Let $h : \mathbb{R}^2 \rightarrow \mathbb{R}$ be a function defined by $$h(x,y) =\begin{cases} x^2 + y^2 & : (x,y) \in \mathbb{Q} \times \mathbb{Q} \\[1ex] 0 & : \mbox{otherwise}\end{cases}$$

Show that $h$ is continuous only at $(0,0)$, and differentiable there.

I can show the continuity of $h$ at $(0,0)$. Also, I can show the discontinuity of $h$ at rational pair which is not $(0,0)$. However, I cannot show the discontinuity of other points. Also, the differentiation. Could anyone give a hint ?
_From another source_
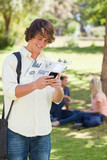 Cheerful student working on his digital smartphone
If $(x_0,y_0)\neq(0,0)$ then in a small disk with centre in $(x_0,y_0)$ there are numbers greater than some $\varepsilon$.
The discontinuity at $(a,b)\in{\Bbb R}\times{\Bbb R}\setminus{\Bbb Q}\times{\Bbb Q}$ is easy: take a sequence $(x_n,y_n)\in{\Bbb Q}\times{\Bbb Q}$ s.t. $(x_n,y_n)\to(a,b)$. About the differentiability: only is possible at $(0,0)$ (why?). Start studying the partial derivatives at $(0,0)$.
It's a quite simple argument.   Every rational coordinate pair $(x,y)$ will be adjacent to points with an irrational ordinate.   Thus the equation with be discontinuous at every rational ordinate pair where $h(x,y)\neq 0$.